Le public disposait alors d’un véritable éventail de choix. Aujourd’hui, la logique semble inversée : c’est à prendre ou à laisser.
Au Casino International, les fans de DP Express avaient leur rendez-vous chaque samedi, tandis que le dimanche était réservé à Bossa Combo.
Au Rond-Point du Bicentenaire, Shleu Shleu retrouvait son public chaque week-end. La Frégate accueillait Les Vikings de Guadeloupe. À Fontamara, Ka Roussel recevait Scorpio Universel, tandis que le Château Royal ouvrait ses portes à Les Frères Déjean.
À l’Hôtel Ibo Lélé, Bossa Combo se produisait chaque jeudi, pendant que Nemours Jean-Baptiste animait les soirées « Sous les Manguiers ».
À la Cabane Choucoune, Les Gypsies de Petion-Ville et Les Difficiles de Petion-Ville donnaient rendez-vous à leurs fans chaque fin de semaine. Don Petro, à Carrefour, était le terrain d’expression de Webert Sicot, grand rival de Nemours Jean-Baptiste. Le Lambi Night Club servait de quartier général à Ensemble Select de Coupé Cloué.
Les orchestres Tropicana d’Haïti et Septentrional maintiennent encore aujourd’hui certaines traditions annuelles à travers le pays, à l’image de System Band au Djoumbala ou du Shouga Combo au Méridien Night Club chaque 2 janvier.
Jusqu’au début des années 90, ces habitudes persistaient. Les quadragénaires se rappellent de Mizik Mizik au Staking, à Pétion-Ville, chaque vendredi.
Annuels, hebdomadaires ou occasionnels, les rendez-vous du Compas s’adressaient à tous les publics.
Force est de constater qu’aujourd’hui, les goûts et préférences du public sont peu pris en compte. Dans le secteur des loisirs et du divertissement, l’offre semble uniforme, souvent concentrée dans les jardins d’hôtels de luxe à Pétion-Ville ou à Port-au-Prince, au détriment des night-clubs qui constituaient pourtant l’espace naturel d’expression du compas.
Ces lieux mythiques parfois historiques ont disparu, ont été négligés ou abandonnés, à l’image de nombreuses salles de cinéma du pays.

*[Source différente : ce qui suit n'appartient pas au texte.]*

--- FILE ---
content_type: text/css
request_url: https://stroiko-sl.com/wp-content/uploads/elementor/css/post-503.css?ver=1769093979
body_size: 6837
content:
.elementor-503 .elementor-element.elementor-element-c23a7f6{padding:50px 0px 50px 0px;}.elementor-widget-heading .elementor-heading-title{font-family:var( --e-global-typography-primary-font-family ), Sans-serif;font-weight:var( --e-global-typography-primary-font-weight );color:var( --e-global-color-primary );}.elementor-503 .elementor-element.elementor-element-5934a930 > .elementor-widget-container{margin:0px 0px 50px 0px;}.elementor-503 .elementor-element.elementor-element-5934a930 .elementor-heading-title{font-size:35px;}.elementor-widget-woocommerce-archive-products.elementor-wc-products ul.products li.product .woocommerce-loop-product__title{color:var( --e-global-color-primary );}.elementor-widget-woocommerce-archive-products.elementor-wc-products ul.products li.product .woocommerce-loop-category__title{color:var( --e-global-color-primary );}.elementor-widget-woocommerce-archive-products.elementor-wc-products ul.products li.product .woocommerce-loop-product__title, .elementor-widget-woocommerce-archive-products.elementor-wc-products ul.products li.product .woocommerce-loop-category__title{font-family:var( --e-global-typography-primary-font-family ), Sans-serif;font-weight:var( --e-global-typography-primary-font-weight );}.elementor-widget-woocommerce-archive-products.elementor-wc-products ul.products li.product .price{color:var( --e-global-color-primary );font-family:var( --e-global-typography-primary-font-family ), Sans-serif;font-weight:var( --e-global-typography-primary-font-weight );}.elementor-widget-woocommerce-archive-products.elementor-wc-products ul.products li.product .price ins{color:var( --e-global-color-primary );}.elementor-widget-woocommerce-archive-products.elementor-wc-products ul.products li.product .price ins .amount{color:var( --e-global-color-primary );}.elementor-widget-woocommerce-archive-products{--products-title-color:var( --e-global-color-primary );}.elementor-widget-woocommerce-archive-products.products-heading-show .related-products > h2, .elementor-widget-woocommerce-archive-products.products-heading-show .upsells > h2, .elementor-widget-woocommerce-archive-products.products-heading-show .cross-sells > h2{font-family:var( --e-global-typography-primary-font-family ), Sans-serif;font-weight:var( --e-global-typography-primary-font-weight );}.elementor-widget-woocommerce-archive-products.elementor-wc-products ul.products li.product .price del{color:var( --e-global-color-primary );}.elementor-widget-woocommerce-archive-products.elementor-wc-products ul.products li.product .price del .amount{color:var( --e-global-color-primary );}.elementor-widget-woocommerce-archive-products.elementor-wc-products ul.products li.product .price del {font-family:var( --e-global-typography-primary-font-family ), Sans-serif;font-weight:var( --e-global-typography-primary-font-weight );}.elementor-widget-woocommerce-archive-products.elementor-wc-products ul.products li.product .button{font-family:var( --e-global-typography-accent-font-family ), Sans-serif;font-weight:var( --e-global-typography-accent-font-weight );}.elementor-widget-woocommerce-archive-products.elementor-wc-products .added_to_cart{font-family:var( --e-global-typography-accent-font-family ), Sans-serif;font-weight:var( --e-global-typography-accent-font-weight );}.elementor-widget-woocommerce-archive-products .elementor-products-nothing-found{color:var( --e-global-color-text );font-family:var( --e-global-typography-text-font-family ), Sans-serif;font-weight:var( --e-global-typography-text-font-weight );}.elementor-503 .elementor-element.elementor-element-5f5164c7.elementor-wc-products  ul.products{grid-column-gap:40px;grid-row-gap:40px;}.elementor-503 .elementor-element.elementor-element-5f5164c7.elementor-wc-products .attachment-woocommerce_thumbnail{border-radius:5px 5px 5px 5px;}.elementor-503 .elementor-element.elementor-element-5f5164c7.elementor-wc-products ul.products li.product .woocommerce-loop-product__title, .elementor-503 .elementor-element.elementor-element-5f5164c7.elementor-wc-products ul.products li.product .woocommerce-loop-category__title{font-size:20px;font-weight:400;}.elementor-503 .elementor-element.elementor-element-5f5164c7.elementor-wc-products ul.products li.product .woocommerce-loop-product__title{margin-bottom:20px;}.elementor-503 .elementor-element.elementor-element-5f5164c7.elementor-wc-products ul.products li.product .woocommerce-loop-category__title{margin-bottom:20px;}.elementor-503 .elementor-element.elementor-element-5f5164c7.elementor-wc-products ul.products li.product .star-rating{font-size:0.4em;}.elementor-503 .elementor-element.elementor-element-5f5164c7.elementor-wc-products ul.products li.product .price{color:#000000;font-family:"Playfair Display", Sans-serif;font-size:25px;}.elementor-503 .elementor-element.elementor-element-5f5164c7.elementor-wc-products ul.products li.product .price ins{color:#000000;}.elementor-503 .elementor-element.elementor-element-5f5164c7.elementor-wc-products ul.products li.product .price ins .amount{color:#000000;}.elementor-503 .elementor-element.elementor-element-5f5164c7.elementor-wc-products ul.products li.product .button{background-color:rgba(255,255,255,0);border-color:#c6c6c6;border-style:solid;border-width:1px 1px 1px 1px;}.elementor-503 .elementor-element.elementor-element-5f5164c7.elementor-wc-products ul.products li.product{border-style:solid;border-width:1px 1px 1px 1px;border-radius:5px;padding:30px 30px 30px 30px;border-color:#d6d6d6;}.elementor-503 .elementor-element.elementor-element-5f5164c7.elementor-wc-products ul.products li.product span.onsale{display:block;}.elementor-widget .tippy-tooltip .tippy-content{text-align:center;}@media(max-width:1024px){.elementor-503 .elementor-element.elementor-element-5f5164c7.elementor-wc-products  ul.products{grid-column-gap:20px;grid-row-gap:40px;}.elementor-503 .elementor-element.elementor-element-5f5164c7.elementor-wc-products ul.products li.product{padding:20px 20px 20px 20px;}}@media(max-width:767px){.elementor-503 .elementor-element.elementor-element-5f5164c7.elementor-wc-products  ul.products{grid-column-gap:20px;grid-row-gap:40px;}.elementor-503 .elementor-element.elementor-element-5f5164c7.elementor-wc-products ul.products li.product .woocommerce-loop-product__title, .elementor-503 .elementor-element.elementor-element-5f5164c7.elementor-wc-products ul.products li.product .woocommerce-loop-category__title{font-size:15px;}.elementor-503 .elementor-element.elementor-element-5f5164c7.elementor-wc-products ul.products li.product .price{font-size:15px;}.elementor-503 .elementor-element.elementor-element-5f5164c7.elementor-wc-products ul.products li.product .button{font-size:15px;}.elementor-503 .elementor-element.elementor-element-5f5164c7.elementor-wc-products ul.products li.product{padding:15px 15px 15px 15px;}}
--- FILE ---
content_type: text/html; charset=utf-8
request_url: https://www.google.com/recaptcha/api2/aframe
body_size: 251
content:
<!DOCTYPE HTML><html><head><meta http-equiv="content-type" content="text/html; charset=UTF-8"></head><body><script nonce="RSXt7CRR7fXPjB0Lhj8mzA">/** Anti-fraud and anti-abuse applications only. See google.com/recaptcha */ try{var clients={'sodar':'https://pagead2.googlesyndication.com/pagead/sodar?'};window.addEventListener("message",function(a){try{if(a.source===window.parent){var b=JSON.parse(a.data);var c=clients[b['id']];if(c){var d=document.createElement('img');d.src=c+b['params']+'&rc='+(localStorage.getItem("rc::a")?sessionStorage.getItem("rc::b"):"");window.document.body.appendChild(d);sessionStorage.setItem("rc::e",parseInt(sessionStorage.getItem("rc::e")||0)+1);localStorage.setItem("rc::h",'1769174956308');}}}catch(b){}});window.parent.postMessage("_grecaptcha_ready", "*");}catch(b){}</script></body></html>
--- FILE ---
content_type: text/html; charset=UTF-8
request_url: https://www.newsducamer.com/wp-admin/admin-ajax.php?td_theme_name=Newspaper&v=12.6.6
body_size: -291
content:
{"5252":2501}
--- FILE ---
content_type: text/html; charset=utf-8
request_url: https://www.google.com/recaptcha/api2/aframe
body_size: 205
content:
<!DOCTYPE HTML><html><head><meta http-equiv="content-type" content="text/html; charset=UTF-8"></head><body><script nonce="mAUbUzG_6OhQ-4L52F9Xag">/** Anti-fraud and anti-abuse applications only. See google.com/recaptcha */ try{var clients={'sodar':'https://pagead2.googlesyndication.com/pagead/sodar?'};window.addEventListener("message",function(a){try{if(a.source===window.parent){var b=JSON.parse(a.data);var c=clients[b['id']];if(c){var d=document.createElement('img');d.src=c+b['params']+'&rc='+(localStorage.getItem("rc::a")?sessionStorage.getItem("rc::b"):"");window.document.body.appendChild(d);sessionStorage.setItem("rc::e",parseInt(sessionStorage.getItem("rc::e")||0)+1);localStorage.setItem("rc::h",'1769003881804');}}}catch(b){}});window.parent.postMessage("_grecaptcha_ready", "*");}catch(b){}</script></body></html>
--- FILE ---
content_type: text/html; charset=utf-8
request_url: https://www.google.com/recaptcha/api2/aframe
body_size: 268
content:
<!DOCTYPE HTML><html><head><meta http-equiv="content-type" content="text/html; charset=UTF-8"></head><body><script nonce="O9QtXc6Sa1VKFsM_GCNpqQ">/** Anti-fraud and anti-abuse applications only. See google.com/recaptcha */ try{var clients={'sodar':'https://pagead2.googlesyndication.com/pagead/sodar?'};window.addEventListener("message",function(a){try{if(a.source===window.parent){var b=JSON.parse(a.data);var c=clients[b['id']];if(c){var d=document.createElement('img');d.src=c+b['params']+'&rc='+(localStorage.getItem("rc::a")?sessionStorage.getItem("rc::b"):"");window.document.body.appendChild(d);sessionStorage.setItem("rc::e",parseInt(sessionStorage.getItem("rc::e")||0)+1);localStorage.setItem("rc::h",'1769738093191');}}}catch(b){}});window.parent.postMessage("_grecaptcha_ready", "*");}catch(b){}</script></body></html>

Le compas, musique dansante par excellence, trouve pourtant son essence dans ces espaces de proximité, même s’il peut s’apprécier dans tous les cadres concerts, spectacles ou grandes scènes.
Aussi choquant que cela puisse paraître, il semble qu’il faille constamment se tourner vers le passé pour évoquer des périodes plus structurées et plus fécondes de notre vie culturelle. Ce travail de mémoire s’appuie notamment sur les recherches approfondies du journaliste Goudou Pierre Phail, dont les investigations ont permis de documenter avec précision ces rendez-vous musicaux qui ont marqué toute une génération.